**Requirement:**
An exact copy of the records is needed; please leave the images out.

**Supplied information:**
- Opening Delimiter -
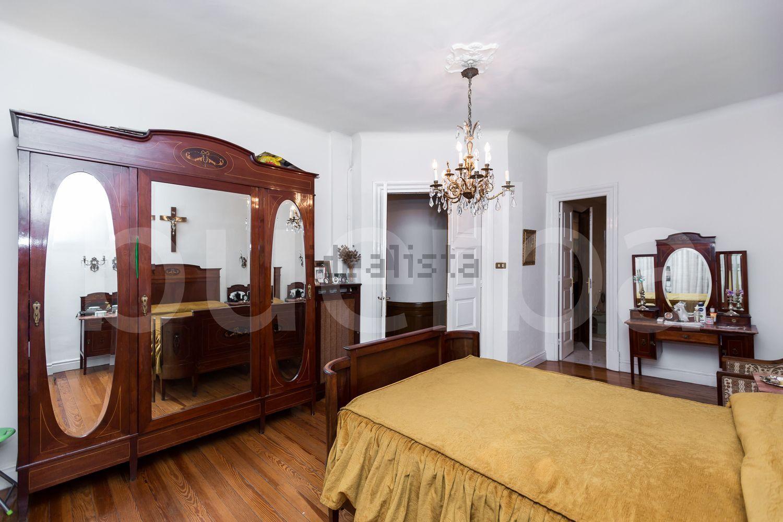 在毕尔巴鄂Ensanche-Moyua的Larreátegui街道Colon的地板室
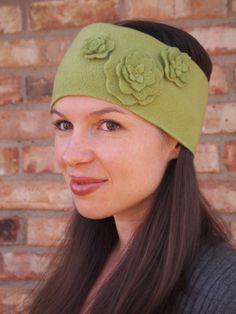 Flowery Fleece Headband- great DIY gift idea from Cheap Crafty Mama!
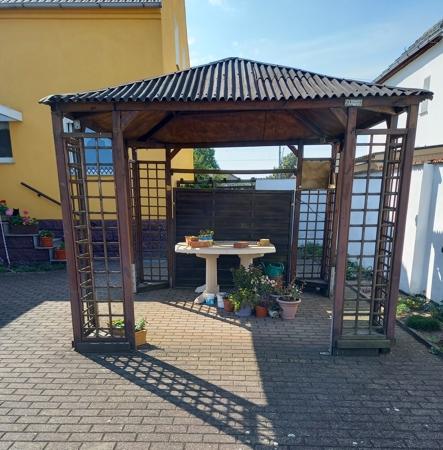Pavillon im Hof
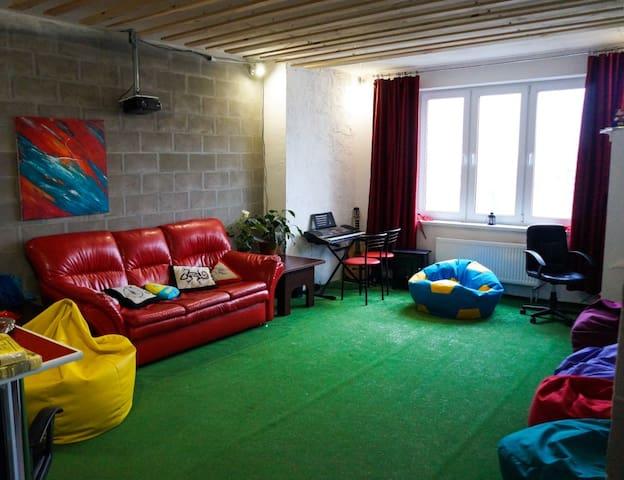 Room with shower in Penthouse loft near the metro - Kiev - Bed & Breakfast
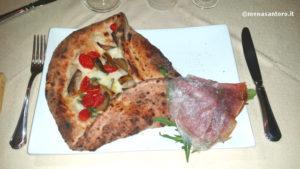 Pizzeria-La-Lanternina-Acerra-Pizza-Cono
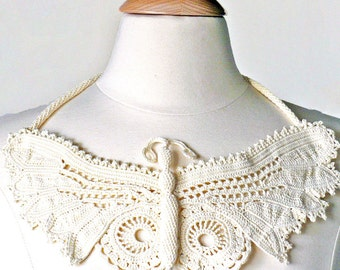 Crochet Necklace Irish Crochet Lace Butterfly Necklace Ecru Beige Statement Necklace Crochet Jewelry Bib Necklace Fiber Necklace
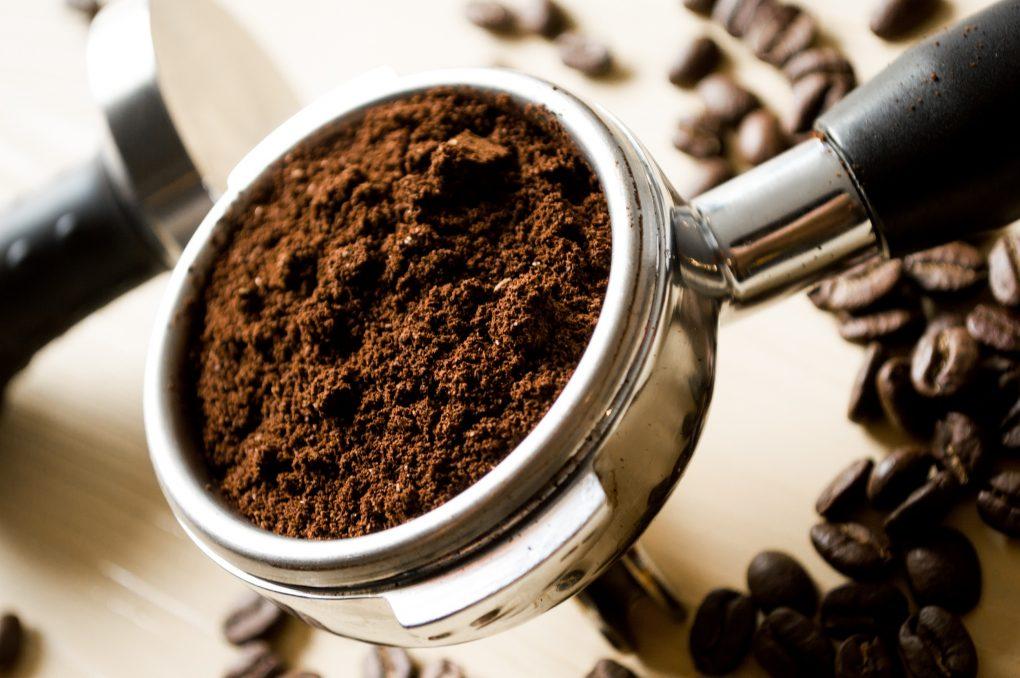 Delonghi Kaffeemaschine Mahlwerk Einstellen : Kaffeemaschine macht geräusche? das sind die ursachen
- Closing Delimiter -
**Result of the task:**
 在毕尔巴鄂Ensanche-Moyua的Larreátegui街道Colon的地板室
 Flowery Fleece Headband- great DIY gift idea from Cheap Crafty Mama!
Pavillon im Hof
 Room with shower in Penthouse loft near the metro - Kiev - Bed & Breakfast
 Pizzeria-La-Lanternina-Acerra-Pizza-Cono
 Crochet Necklace Irish Crochet Lace Butterfly Necklace Ecru Beige Statement Necklace Crochet Jewelry Bib Necklace Fiber Necklace
 Delonghi Kaffeemaschine Mahlwerk Einstellen : Kaffeemaschine macht geräusche? das sind die ursachen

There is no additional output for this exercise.